Each systems have their pros and cons and the bottlenecks occurs at different sections. However, storing preference is for Neutral Networks because:
- Heavy lifting is during the model training phase hence the on the user-front, there is close to little lag in pushing titles to users.
- Additional of inputs/variables are an additional layers into the Neural Network. It is relative easier to perform features "top-up" compared to traditional MLs.

## Recommendations

Given the short turn-around time, evaluation of the recommendation system is limited to referencing to the popular titles in the database.
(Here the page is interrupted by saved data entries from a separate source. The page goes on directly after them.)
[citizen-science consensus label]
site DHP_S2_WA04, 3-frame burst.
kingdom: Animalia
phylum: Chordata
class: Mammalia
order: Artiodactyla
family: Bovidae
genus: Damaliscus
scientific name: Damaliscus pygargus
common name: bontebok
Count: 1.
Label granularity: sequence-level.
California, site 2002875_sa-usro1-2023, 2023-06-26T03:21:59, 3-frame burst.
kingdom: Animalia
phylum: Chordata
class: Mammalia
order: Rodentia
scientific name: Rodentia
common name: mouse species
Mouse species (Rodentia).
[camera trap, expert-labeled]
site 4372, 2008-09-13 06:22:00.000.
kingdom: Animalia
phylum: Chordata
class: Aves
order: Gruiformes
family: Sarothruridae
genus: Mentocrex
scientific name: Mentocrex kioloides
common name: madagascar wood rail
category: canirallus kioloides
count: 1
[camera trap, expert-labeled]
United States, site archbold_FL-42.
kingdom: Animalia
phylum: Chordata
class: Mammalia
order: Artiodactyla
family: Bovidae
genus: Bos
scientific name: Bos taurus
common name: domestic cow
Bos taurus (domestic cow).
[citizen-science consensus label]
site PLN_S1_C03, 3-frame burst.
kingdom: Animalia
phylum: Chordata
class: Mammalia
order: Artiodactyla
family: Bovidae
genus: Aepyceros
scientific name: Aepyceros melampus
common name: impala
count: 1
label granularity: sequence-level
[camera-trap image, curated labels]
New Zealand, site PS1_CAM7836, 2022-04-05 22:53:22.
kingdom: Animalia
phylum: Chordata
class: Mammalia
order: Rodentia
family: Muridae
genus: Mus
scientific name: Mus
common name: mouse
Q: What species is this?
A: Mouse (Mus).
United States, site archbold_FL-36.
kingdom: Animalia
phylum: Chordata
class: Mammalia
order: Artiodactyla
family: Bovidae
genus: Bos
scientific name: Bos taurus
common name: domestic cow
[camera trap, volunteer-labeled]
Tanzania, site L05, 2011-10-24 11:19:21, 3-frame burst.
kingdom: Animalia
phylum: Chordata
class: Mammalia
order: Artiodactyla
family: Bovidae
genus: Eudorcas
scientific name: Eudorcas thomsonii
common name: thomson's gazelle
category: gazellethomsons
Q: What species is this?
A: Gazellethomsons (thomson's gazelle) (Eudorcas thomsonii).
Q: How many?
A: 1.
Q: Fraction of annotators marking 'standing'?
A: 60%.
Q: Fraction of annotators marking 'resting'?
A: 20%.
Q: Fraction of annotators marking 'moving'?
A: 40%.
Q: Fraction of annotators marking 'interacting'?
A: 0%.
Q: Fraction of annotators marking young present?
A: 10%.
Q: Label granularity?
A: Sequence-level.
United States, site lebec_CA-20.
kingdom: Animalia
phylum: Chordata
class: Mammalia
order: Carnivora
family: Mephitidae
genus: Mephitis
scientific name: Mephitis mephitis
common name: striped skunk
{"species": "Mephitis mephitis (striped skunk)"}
The next steps is to explore deeper into evaluation metrics using confusion matrix metric to find how each system are recommending titles correctly using created training datasets (created as part of training for neural network)

Another direction is to look into TDIDF of meta-data. This will give a aggregated weight matrix of meta-data across all the titles. Using this matrix in the Neural Network might give better recommendation as it takes into account of weight of each keyword the title contains. Currently, each keywords is assumed to have the same weight.